Recently, more concerns have been given on investigating the effects of strong MF on conventional turbulence, such as Krasnov et al. [28] and Zikanov et al. [6], [9], [11], [12]. The applied configuration is referred to the currently designed liquid metal blankets for future nuclear fusion reactors [29], [2], [30], where hypothetical flow is considered at a slow speed in a toroidal duct with volumetric internal heating. The thermal convection may cause turbulence at such a high Gr, which results in strong and nearly uniform heat transfer into the walls. However, due to the strong MF, the flow is nearly 2D with weak three-dimensional (3D) perturbations, even purely two-dimensional.
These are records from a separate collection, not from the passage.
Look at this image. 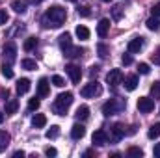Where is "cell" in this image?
<instances>
[{
    "label": "cell",
    "mask_w": 160,
    "mask_h": 158,
    "mask_svg": "<svg viewBox=\"0 0 160 158\" xmlns=\"http://www.w3.org/2000/svg\"><path fill=\"white\" fill-rule=\"evenodd\" d=\"M9 134L6 132V130H0V153H4L6 149H8V145H9Z\"/></svg>",
    "instance_id": "19"
},
{
    "label": "cell",
    "mask_w": 160,
    "mask_h": 158,
    "mask_svg": "<svg viewBox=\"0 0 160 158\" xmlns=\"http://www.w3.org/2000/svg\"><path fill=\"white\" fill-rule=\"evenodd\" d=\"M67 19V9H63L62 6H52L45 11L41 22L45 28H60Z\"/></svg>",
    "instance_id": "1"
},
{
    "label": "cell",
    "mask_w": 160,
    "mask_h": 158,
    "mask_svg": "<svg viewBox=\"0 0 160 158\" xmlns=\"http://www.w3.org/2000/svg\"><path fill=\"white\" fill-rule=\"evenodd\" d=\"M128 52H140L143 48V37H134V39L128 41Z\"/></svg>",
    "instance_id": "14"
},
{
    "label": "cell",
    "mask_w": 160,
    "mask_h": 158,
    "mask_svg": "<svg viewBox=\"0 0 160 158\" xmlns=\"http://www.w3.org/2000/svg\"><path fill=\"white\" fill-rule=\"evenodd\" d=\"M17 110H19V101H17V99H9L8 104H6V114L11 116V114H15Z\"/></svg>",
    "instance_id": "20"
},
{
    "label": "cell",
    "mask_w": 160,
    "mask_h": 158,
    "mask_svg": "<svg viewBox=\"0 0 160 158\" xmlns=\"http://www.w3.org/2000/svg\"><path fill=\"white\" fill-rule=\"evenodd\" d=\"M106 82H108V86H112V87L123 84V73H121V69H112V71L106 75Z\"/></svg>",
    "instance_id": "5"
},
{
    "label": "cell",
    "mask_w": 160,
    "mask_h": 158,
    "mask_svg": "<svg viewBox=\"0 0 160 158\" xmlns=\"http://www.w3.org/2000/svg\"><path fill=\"white\" fill-rule=\"evenodd\" d=\"M151 60H153V63H155V65H160V48L153 54V56H151Z\"/></svg>",
    "instance_id": "41"
},
{
    "label": "cell",
    "mask_w": 160,
    "mask_h": 158,
    "mask_svg": "<svg viewBox=\"0 0 160 158\" xmlns=\"http://www.w3.org/2000/svg\"><path fill=\"white\" fill-rule=\"evenodd\" d=\"M21 67H22V69H26V71H36V69H38V63H36V60L26 58V60H22V62H21Z\"/></svg>",
    "instance_id": "24"
},
{
    "label": "cell",
    "mask_w": 160,
    "mask_h": 158,
    "mask_svg": "<svg viewBox=\"0 0 160 158\" xmlns=\"http://www.w3.org/2000/svg\"><path fill=\"white\" fill-rule=\"evenodd\" d=\"M101 93H102V87H101V84H99L97 80L86 84V86L80 89V95H82L84 99H95V97H99Z\"/></svg>",
    "instance_id": "4"
},
{
    "label": "cell",
    "mask_w": 160,
    "mask_h": 158,
    "mask_svg": "<svg viewBox=\"0 0 160 158\" xmlns=\"http://www.w3.org/2000/svg\"><path fill=\"white\" fill-rule=\"evenodd\" d=\"M63 54H65L67 58H78V56H82V54H84V48L69 45V47H65V48H63Z\"/></svg>",
    "instance_id": "13"
},
{
    "label": "cell",
    "mask_w": 160,
    "mask_h": 158,
    "mask_svg": "<svg viewBox=\"0 0 160 158\" xmlns=\"http://www.w3.org/2000/svg\"><path fill=\"white\" fill-rule=\"evenodd\" d=\"M151 95H153V99H158L160 101V82H155L151 86Z\"/></svg>",
    "instance_id": "34"
},
{
    "label": "cell",
    "mask_w": 160,
    "mask_h": 158,
    "mask_svg": "<svg viewBox=\"0 0 160 158\" xmlns=\"http://www.w3.org/2000/svg\"><path fill=\"white\" fill-rule=\"evenodd\" d=\"M123 136H125V126L119 125V123H116V125L110 128V136H108V140H110L112 143H118Z\"/></svg>",
    "instance_id": "7"
},
{
    "label": "cell",
    "mask_w": 160,
    "mask_h": 158,
    "mask_svg": "<svg viewBox=\"0 0 160 158\" xmlns=\"http://www.w3.org/2000/svg\"><path fill=\"white\" fill-rule=\"evenodd\" d=\"M78 15H80V17H89V15H91V11H89V7H88V6H80V7H78Z\"/></svg>",
    "instance_id": "37"
},
{
    "label": "cell",
    "mask_w": 160,
    "mask_h": 158,
    "mask_svg": "<svg viewBox=\"0 0 160 158\" xmlns=\"http://www.w3.org/2000/svg\"><path fill=\"white\" fill-rule=\"evenodd\" d=\"M153 15L155 17H160V4H155L153 6Z\"/></svg>",
    "instance_id": "43"
},
{
    "label": "cell",
    "mask_w": 160,
    "mask_h": 158,
    "mask_svg": "<svg viewBox=\"0 0 160 158\" xmlns=\"http://www.w3.org/2000/svg\"><path fill=\"white\" fill-rule=\"evenodd\" d=\"M32 125H34L36 128H43V126L47 125V117H45L43 114H36L34 119H32Z\"/></svg>",
    "instance_id": "23"
},
{
    "label": "cell",
    "mask_w": 160,
    "mask_h": 158,
    "mask_svg": "<svg viewBox=\"0 0 160 158\" xmlns=\"http://www.w3.org/2000/svg\"><path fill=\"white\" fill-rule=\"evenodd\" d=\"M153 108H155V101L153 99H149V97H140L138 99V110L142 114H149V112H153Z\"/></svg>",
    "instance_id": "6"
},
{
    "label": "cell",
    "mask_w": 160,
    "mask_h": 158,
    "mask_svg": "<svg viewBox=\"0 0 160 158\" xmlns=\"http://www.w3.org/2000/svg\"><path fill=\"white\" fill-rule=\"evenodd\" d=\"M45 136H47L48 140H56V138L60 136V126H58V125H52V126L47 130V134H45Z\"/></svg>",
    "instance_id": "27"
},
{
    "label": "cell",
    "mask_w": 160,
    "mask_h": 158,
    "mask_svg": "<svg viewBox=\"0 0 160 158\" xmlns=\"http://www.w3.org/2000/svg\"><path fill=\"white\" fill-rule=\"evenodd\" d=\"M4 58L11 63V62H15V58H17V45L13 43V41H8L6 45H4Z\"/></svg>",
    "instance_id": "8"
},
{
    "label": "cell",
    "mask_w": 160,
    "mask_h": 158,
    "mask_svg": "<svg viewBox=\"0 0 160 158\" xmlns=\"http://www.w3.org/2000/svg\"><path fill=\"white\" fill-rule=\"evenodd\" d=\"M58 41H60V47H62V50H63L65 47H69V45H71V34H69V32L62 34V36L58 37Z\"/></svg>",
    "instance_id": "29"
},
{
    "label": "cell",
    "mask_w": 160,
    "mask_h": 158,
    "mask_svg": "<svg viewBox=\"0 0 160 158\" xmlns=\"http://www.w3.org/2000/svg\"><path fill=\"white\" fill-rule=\"evenodd\" d=\"M91 141H93V145L102 147V145H106V143H108V134H106L104 130H95V132H93V136H91Z\"/></svg>",
    "instance_id": "10"
},
{
    "label": "cell",
    "mask_w": 160,
    "mask_h": 158,
    "mask_svg": "<svg viewBox=\"0 0 160 158\" xmlns=\"http://www.w3.org/2000/svg\"><path fill=\"white\" fill-rule=\"evenodd\" d=\"M0 73H2V77H6V78H13V69H11L9 63H2Z\"/></svg>",
    "instance_id": "30"
},
{
    "label": "cell",
    "mask_w": 160,
    "mask_h": 158,
    "mask_svg": "<svg viewBox=\"0 0 160 158\" xmlns=\"http://www.w3.org/2000/svg\"><path fill=\"white\" fill-rule=\"evenodd\" d=\"M102 2H112V0H102Z\"/></svg>",
    "instance_id": "50"
},
{
    "label": "cell",
    "mask_w": 160,
    "mask_h": 158,
    "mask_svg": "<svg viewBox=\"0 0 160 158\" xmlns=\"http://www.w3.org/2000/svg\"><path fill=\"white\" fill-rule=\"evenodd\" d=\"M75 34H77V37H78V39H82V41L89 39V30H88L86 26H82V24H78V26H77Z\"/></svg>",
    "instance_id": "22"
},
{
    "label": "cell",
    "mask_w": 160,
    "mask_h": 158,
    "mask_svg": "<svg viewBox=\"0 0 160 158\" xmlns=\"http://www.w3.org/2000/svg\"><path fill=\"white\" fill-rule=\"evenodd\" d=\"M28 2H30V4H41L43 0H28Z\"/></svg>",
    "instance_id": "47"
},
{
    "label": "cell",
    "mask_w": 160,
    "mask_h": 158,
    "mask_svg": "<svg viewBox=\"0 0 160 158\" xmlns=\"http://www.w3.org/2000/svg\"><path fill=\"white\" fill-rule=\"evenodd\" d=\"M97 73H99V67H97V65H93V67H91V71H89V75H91V77H95Z\"/></svg>",
    "instance_id": "45"
},
{
    "label": "cell",
    "mask_w": 160,
    "mask_h": 158,
    "mask_svg": "<svg viewBox=\"0 0 160 158\" xmlns=\"http://www.w3.org/2000/svg\"><path fill=\"white\" fill-rule=\"evenodd\" d=\"M11 9L15 13H26V0H11Z\"/></svg>",
    "instance_id": "16"
},
{
    "label": "cell",
    "mask_w": 160,
    "mask_h": 158,
    "mask_svg": "<svg viewBox=\"0 0 160 158\" xmlns=\"http://www.w3.org/2000/svg\"><path fill=\"white\" fill-rule=\"evenodd\" d=\"M138 71H140L142 75H149V71H151V67H149L147 63H140V65H138Z\"/></svg>",
    "instance_id": "38"
},
{
    "label": "cell",
    "mask_w": 160,
    "mask_h": 158,
    "mask_svg": "<svg viewBox=\"0 0 160 158\" xmlns=\"http://www.w3.org/2000/svg\"><path fill=\"white\" fill-rule=\"evenodd\" d=\"M84 134H86L84 125L75 123V125H73V128H71V138H73V140H82V138H84Z\"/></svg>",
    "instance_id": "15"
},
{
    "label": "cell",
    "mask_w": 160,
    "mask_h": 158,
    "mask_svg": "<svg viewBox=\"0 0 160 158\" xmlns=\"http://www.w3.org/2000/svg\"><path fill=\"white\" fill-rule=\"evenodd\" d=\"M13 156H15V158H19V156H24V151H15V153H13Z\"/></svg>",
    "instance_id": "46"
},
{
    "label": "cell",
    "mask_w": 160,
    "mask_h": 158,
    "mask_svg": "<svg viewBox=\"0 0 160 158\" xmlns=\"http://www.w3.org/2000/svg\"><path fill=\"white\" fill-rule=\"evenodd\" d=\"M112 17H114V21H121V17H123V7H121L119 4H116V6L112 7Z\"/></svg>",
    "instance_id": "32"
},
{
    "label": "cell",
    "mask_w": 160,
    "mask_h": 158,
    "mask_svg": "<svg viewBox=\"0 0 160 158\" xmlns=\"http://www.w3.org/2000/svg\"><path fill=\"white\" fill-rule=\"evenodd\" d=\"M77 119H80V121H86V119L89 117V108L86 106V104H82V106H78L77 108Z\"/></svg>",
    "instance_id": "21"
},
{
    "label": "cell",
    "mask_w": 160,
    "mask_h": 158,
    "mask_svg": "<svg viewBox=\"0 0 160 158\" xmlns=\"http://www.w3.org/2000/svg\"><path fill=\"white\" fill-rule=\"evenodd\" d=\"M160 136V123H155L151 128H149V132H147V138L149 140H157Z\"/></svg>",
    "instance_id": "25"
},
{
    "label": "cell",
    "mask_w": 160,
    "mask_h": 158,
    "mask_svg": "<svg viewBox=\"0 0 160 158\" xmlns=\"http://www.w3.org/2000/svg\"><path fill=\"white\" fill-rule=\"evenodd\" d=\"M28 91H30V80L21 78L17 82V93H19V95H24V93H28Z\"/></svg>",
    "instance_id": "17"
},
{
    "label": "cell",
    "mask_w": 160,
    "mask_h": 158,
    "mask_svg": "<svg viewBox=\"0 0 160 158\" xmlns=\"http://www.w3.org/2000/svg\"><path fill=\"white\" fill-rule=\"evenodd\" d=\"M121 62H123V65H130L132 63V56L130 54H123L121 56Z\"/></svg>",
    "instance_id": "40"
},
{
    "label": "cell",
    "mask_w": 160,
    "mask_h": 158,
    "mask_svg": "<svg viewBox=\"0 0 160 158\" xmlns=\"http://www.w3.org/2000/svg\"><path fill=\"white\" fill-rule=\"evenodd\" d=\"M4 121V114H2V110H0V123Z\"/></svg>",
    "instance_id": "48"
},
{
    "label": "cell",
    "mask_w": 160,
    "mask_h": 158,
    "mask_svg": "<svg viewBox=\"0 0 160 158\" xmlns=\"http://www.w3.org/2000/svg\"><path fill=\"white\" fill-rule=\"evenodd\" d=\"M8 21H9V15H8L4 9H0V26H2V24H6Z\"/></svg>",
    "instance_id": "39"
},
{
    "label": "cell",
    "mask_w": 160,
    "mask_h": 158,
    "mask_svg": "<svg viewBox=\"0 0 160 158\" xmlns=\"http://www.w3.org/2000/svg\"><path fill=\"white\" fill-rule=\"evenodd\" d=\"M145 24H147V28H149L151 32H157V30H160V21L155 17V15H153V17H151Z\"/></svg>",
    "instance_id": "26"
},
{
    "label": "cell",
    "mask_w": 160,
    "mask_h": 158,
    "mask_svg": "<svg viewBox=\"0 0 160 158\" xmlns=\"http://www.w3.org/2000/svg\"><path fill=\"white\" fill-rule=\"evenodd\" d=\"M38 95H39L41 99H45V97L50 95V84H48L47 78H41L38 82Z\"/></svg>",
    "instance_id": "11"
},
{
    "label": "cell",
    "mask_w": 160,
    "mask_h": 158,
    "mask_svg": "<svg viewBox=\"0 0 160 158\" xmlns=\"http://www.w3.org/2000/svg\"><path fill=\"white\" fill-rule=\"evenodd\" d=\"M153 155H155L157 158H160V143H157V145H155V149H153Z\"/></svg>",
    "instance_id": "44"
},
{
    "label": "cell",
    "mask_w": 160,
    "mask_h": 158,
    "mask_svg": "<svg viewBox=\"0 0 160 158\" xmlns=\"http://www.w3.org/2000/svg\"><path fill=\"white\" fill-rule=\"evenodd\" d=\"M45 155H47V156H56L58 151H56L54 147H47V149H45Z\"/></svg>",
    "instance_id": "42"
},
{
    "label": "cell",
    "mask_w": 160,
    "mask_h": 158,
    "mask_svg": "<svg viewBox=\"0 0 160 158\" xmlns=\"http://www.w3.org/2000/svg\"><path fill=\"white\" fill-rule=\"evenodd\" d=\"M127 155H128V156H134V158H142L143 156V151H142L140 147H128V149H127Z\"/></svg>",
    "instance_id": "31"
},
{
    "label": "cell",
    "mask_w": 160,
    "mask_h": 158,
    "mask_svg": "<svg viewBox=\"0 0 160 158\" xmlns=\"http://www.w3.org/2000/svg\"><path fill=\"white\" fill-rule=\"evenodd\" d=\"M52 84H54L56 87H63V86H65V80L62 78L60 75H54V77H52Z\"/></svg>",
    "instance_id": "36"
},
{
    "label": "cell",
    "mask_w": 160,
    "mask_h": 158,
    "mask_svg": "<svg viewBox=\"0 0 160 158\" xmlns=\"http://www.w3.org/2000/svg\"><path fill=\"white\" fill-rule=\"evenodd\" d=\"M136 87H138V77L136 75H130L125 78V89L127 91H134Z\"/></svg>",
    "instance_id": "18"
},
{
    "label": "cell",
    "mask_w": 160,
    "mask_h": 158,
    "mask_svg": "<svg viewBox=\"0 0 160 158\" xmlns=\"http://www.w3.org/2000/svg\"><path fill=\"white\" fill-rule=\"evenodd\" d=\"M97 52H99V56H101V58H106V56H108V52H110V48H108L106 45L99 43V45H97Z\"/></svg>",
    "instance_id": "33"
},
{
    "label": "cell",
    "mask_w": 160,
    "mask_h": 158,
    "mask_svg": "<svg viewBox=\"0 0 160 158\" xmlns=\"http://www.w3.org/2000/svg\"><path fill=\"white\" fill-rule=\"evenodd\" d=\"M108 30H110V21L108 19H101L99 24H97V36L104 39L108 36Z\"/></svg>",
    "instance_id": "12"
},
{
    "label": "cell",
    "mask_w": 160,
    "mask_h": 158,
    "mask_svg": "<svg viewBox=\"0 0 160 158\" xmlns=\"http://www.w3.org/2000/svg\"><path fill=\"white\" fill-rule=\"evenodd\" d=\"M38 47V37H28V39L24 41V45H22V48L26 50V52H30V50H34Z\"/></svg>",
    "instance_id": "28"
},
{
    "label": "cell",
    "mask_w": 160,
    "mask_h": 158,
    "mask_svg": "<svg viewBox=\"0 0 160 158\" xmlns=\"http://www.w3.org/2000/svg\"><path fill=\"white\" fill-rule=\"evenodd\" d=\"M38 108H39V99H30L28 101V110L30 112H36Z\"/></svg>",
    "instance_id": "35"
},
{
    "label": "cell",
    "mask_w": 160,
    "mask_h": 158,
    "mask_svg": "<svg viewBox=\"0 0 160 158\" xmlns=\"http://www.w3.org/2000/svg\"><path fill=\"white\" fill-rule=\"evenodd\" d=\"M67 2H77V0H67Z\"/></svg>",
    "instance_id": "49"
},
{
    "label": "cell",
    "mask_w": 160,
    "mask_h": 158,
    "mask_svg": "<svg viewBox=\"0 0 160 158\" xmlns=\"http://www.w3.org/2000/svg\"><path fill=\"white\" fill-rule=\"evenodd\" d=\"M65 73L69 75V78L73 84H78L80 78H82V71H80L78 65H73V63H69V65H65Z\"/></svg>",
    "instance_id": "9"
},
{
    "label": "cell",
    "mask_w": 160,
    "mask_h": 158,
    "mask_svg": "<svg viewBox=\"0 0 160 158\" xmlns=\"http://www.w3.org/2000/svg\"><path fill=\"white\" fill-rule=\"evenodd\" d=\"M125 106H127V102H125L123 99H110L108 102L102 104V114H104L106 117L116 116V114H119L121 110H125Z\"/></svg>",
    "instance_id": "3"
},
{
    "label": "cell",
    "mask_w": 160,
    "mask_h": 158,
    "mask_svg": "<svg viewBox=\"0 0 160 158\" xmlns=\"http://www.w3.org/2000/svg\"><path fill=\"white\" fill-rule=\"evenodd\" d=\"M73 104V93L71 91H65V93H60L58 97H56V101H54V104H52V110H54V114H58V116H65V112H67V108Z\"/></svg>",
    "instance_id": "2"
}]
</instances>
Here we propose to deal with the flow in a laterally heated three-dimensional box with electrically insulated walls in the presence of a strong horizontal MF normal to the initial temperature gradient Fig. 1. It is known that the presence of an applied uniform MF gives birth to induced electrical currents and Lorentz forces, which extend the flow structures along the MF lines [31]. If the imposed MF is sufficiently strong, the flow is invariant along the MF lines, except in the vicinity of the walls (normal to MF), called Hartmann layer, where viscous forces maintain strong velocity gradients Fig. 1(b). The resulting flow, composed of such Hartmann layers where the velocity grows exponentially from zero at the wall to the core value and a core flow where the velocity is constant along the MF lines, is called quasi-two-dimension (Q2D). With regard to this Q2D problem, Ref. [32] has developed such a model, hereafter SM82, by averaging the motion equations along the MF lines. This results in a 2D equation where Lorentz forces appear as a linear term due to the friction they indirectly inducing by shaping the Hartmann layers [33]. Neither empirical assumptions nor parameters are further required. Moreover, the numerical implementation of this model only involves the addition of the linear Hartmann damping to the classical 2D Navier-Stokes equation. The Q2D model used here has already been successful in predicting the mixed convection [5] and the linear stability for the Rayleigh-Benard problem [35], as well as for the isothermal mixing layer [34], [36], [37], [38].

Therefore, with a weak MF, 3D numerical simulations are conducted because of the existence of 3D flow structures and enhancement of heat transfer in the present study. For the strong MF, the SM82 model has been applied to simulate the magnetoconvection, due to the Q2D structural characteristic. In such way, the CPU costs can be reduced by a large extent. We focus on explaining the physical mechanism of enhancement of heat transfer rate in details and exploring the influence of MF on the velocity and heat transfer rate.